| Work instruction |
Beginning with the line that holds "Push Bar Installation Beulah Park - SA", copy each line to the end of the records exactly, except the pictures.

[Short web captions]
• • •

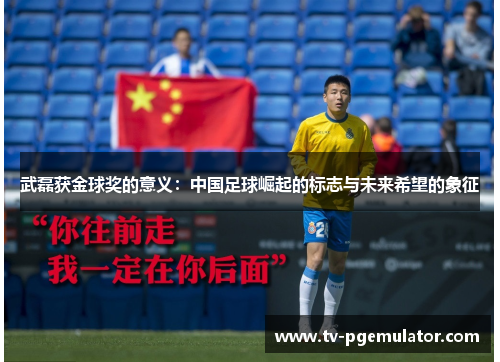 武磊获金球奖的意义：中国足球崛起的标志与未来希望的象征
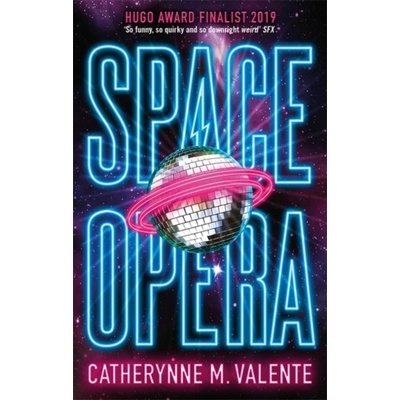 Space Opera - Catherynne M. Valente, Little, Brown Book Group
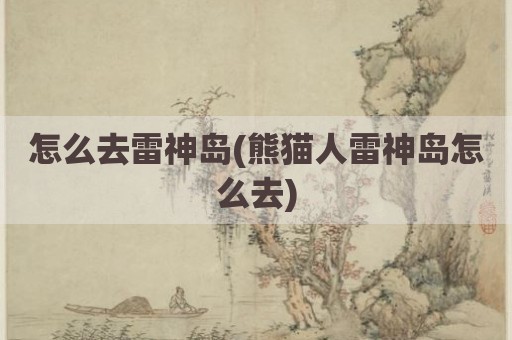 怎么去雷神岛(熊猫人雷神岛怎么去)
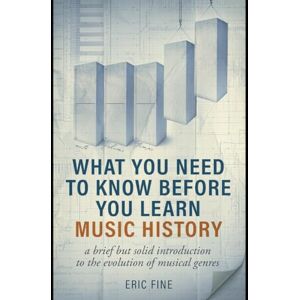 Fine, Eric Music History: What You Need To Know Before You Learn: A brief, but solid introduction to the evolution of musical genres (What You Need to Know Before You Learn Series) Fine, Eric Music History: What You Need To Know Before You Learn: A brief, but solid introduction to the evolution of musical genres (What You Need to Know Before You Learn Series)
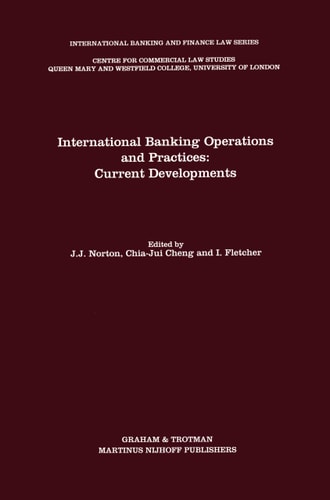 International Banking Operations and Practices: Current Developments (International Banking, Finance and Economic Law Series Set)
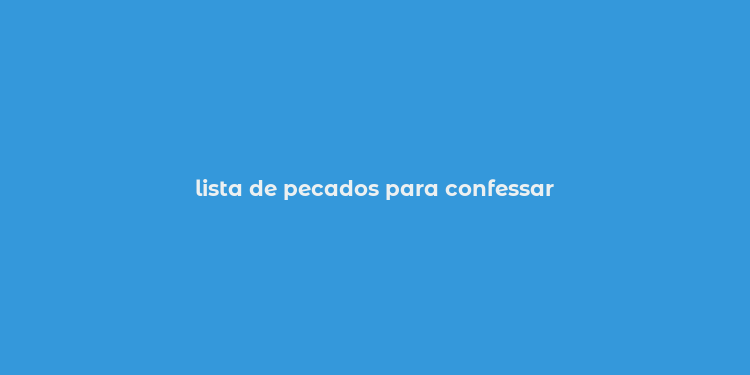 lista de pecados para confessar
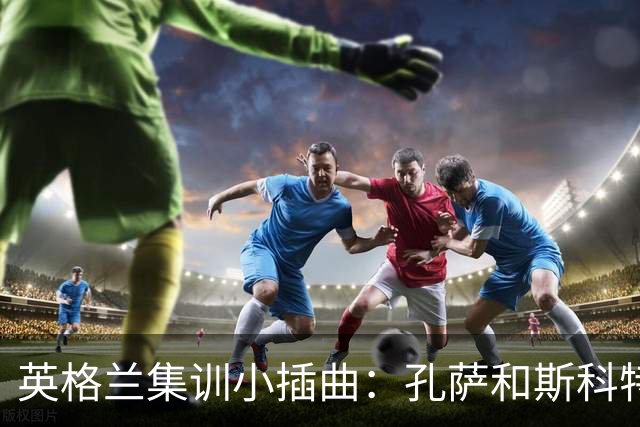 英格兰集训小插曲：孔萨和斯科特临时请假，回家“补习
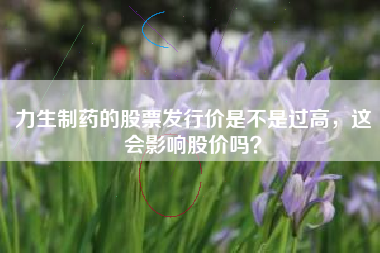 力生制药的股票发行价是不是过高，这会影响股价吗？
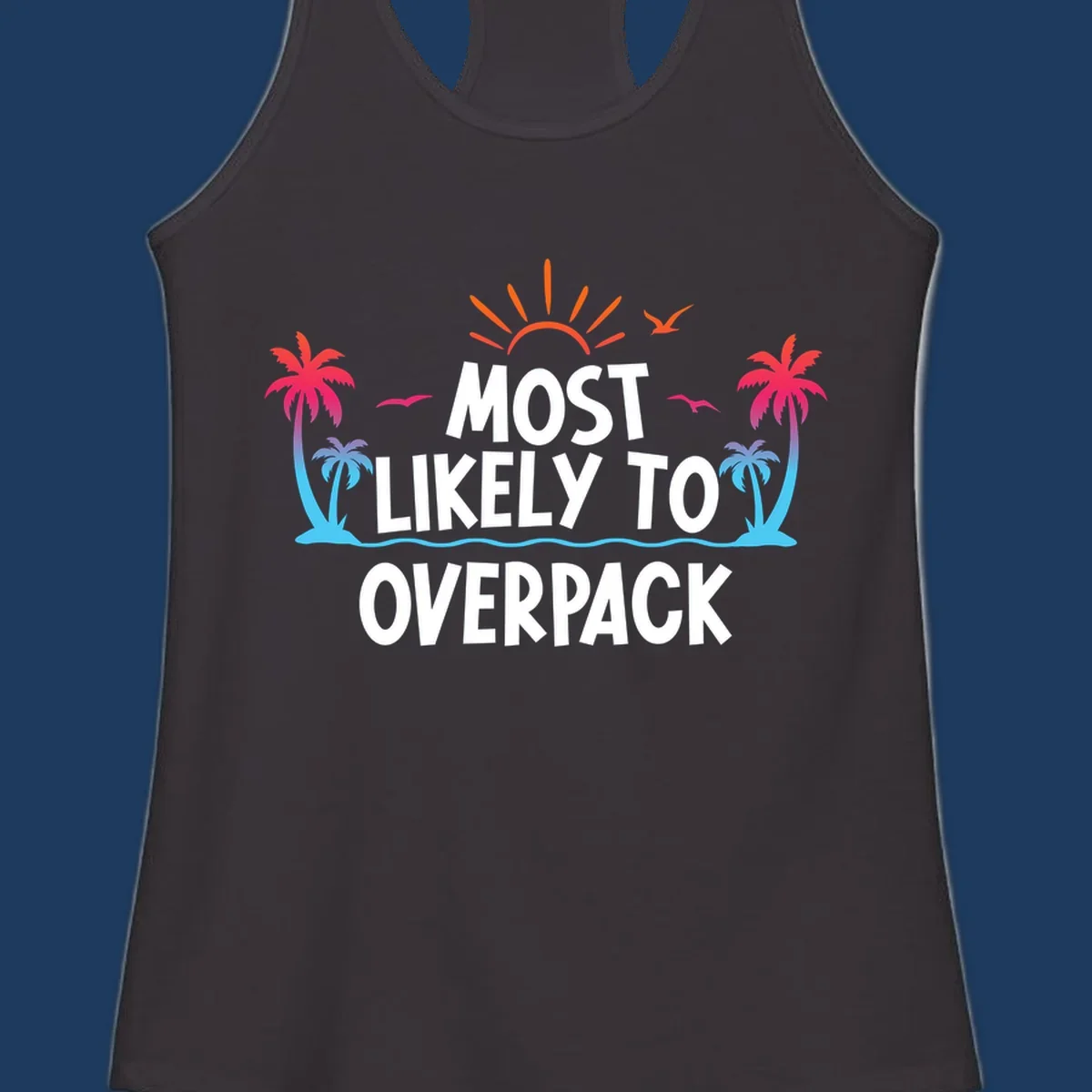 Tropical beach illustration with sun, palm trees, waves, and seagulls with text 'Most Likely To Overpack' for cruise vacation humor shirt design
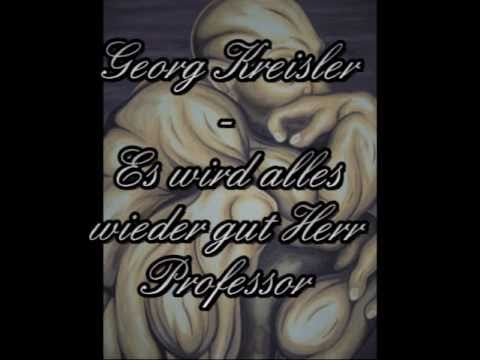 Текст песни Georg Kreisler - Es Wird Alles Wieder Gut, Herr Professor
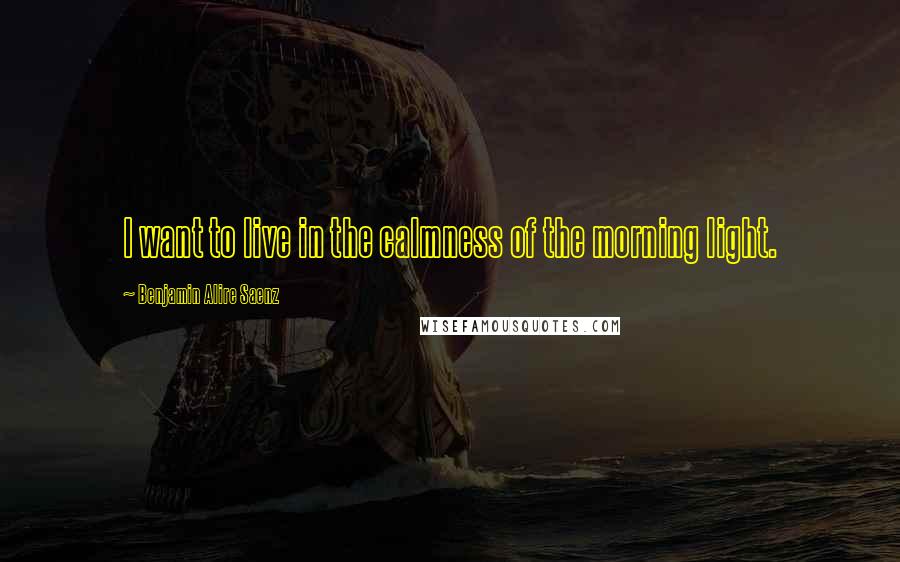 Benjamin Alire Saenz Quotes: I want to live in the calmness of the morning light.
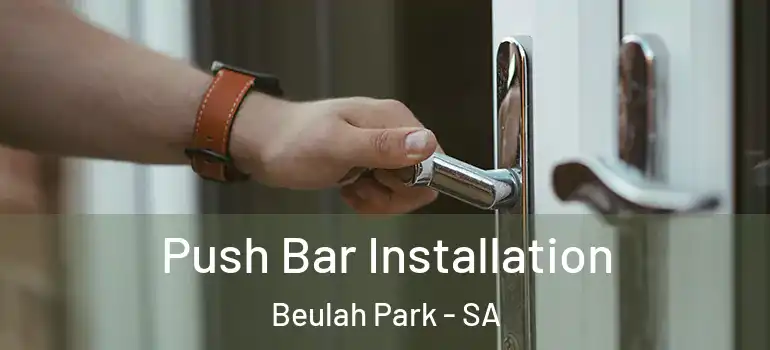 Push Bar Installation Beulah Park - SA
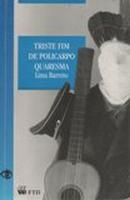 Triste Fim de Policarpo Quaresma / coleo grandes leituras-Lima Barreto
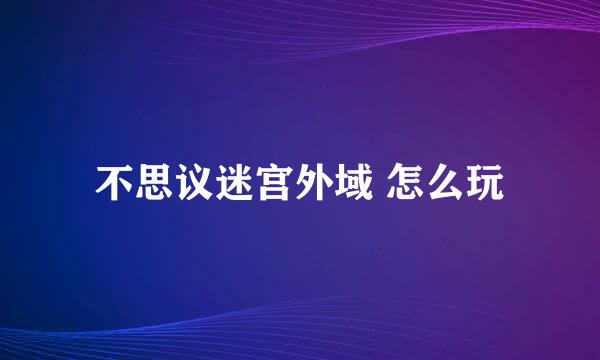 不思议迷宫外域 怎么玩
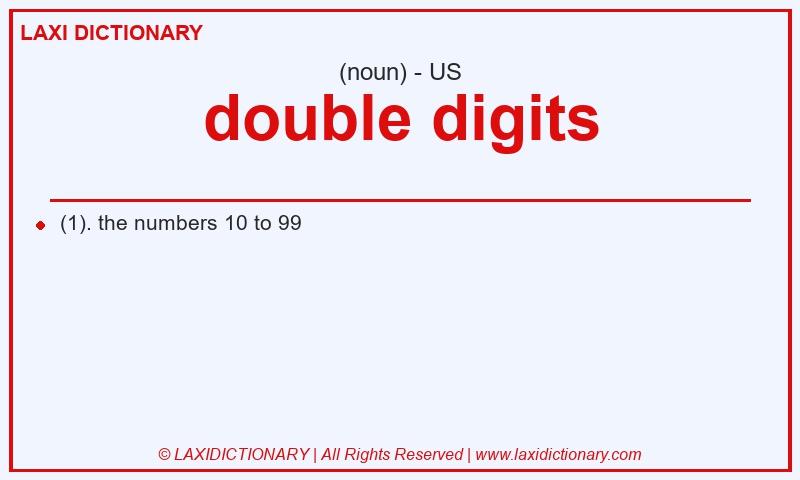 Definition double digits in American English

• • •

| Exercise answer |
 Push Bar Installation Beulah Park - SA
 Triste Fim de Policarpo Quaresma / coleo grandes leituras-Lima Barreto
 不思议迷宫外域 怎么玩
 Definition double digits in American English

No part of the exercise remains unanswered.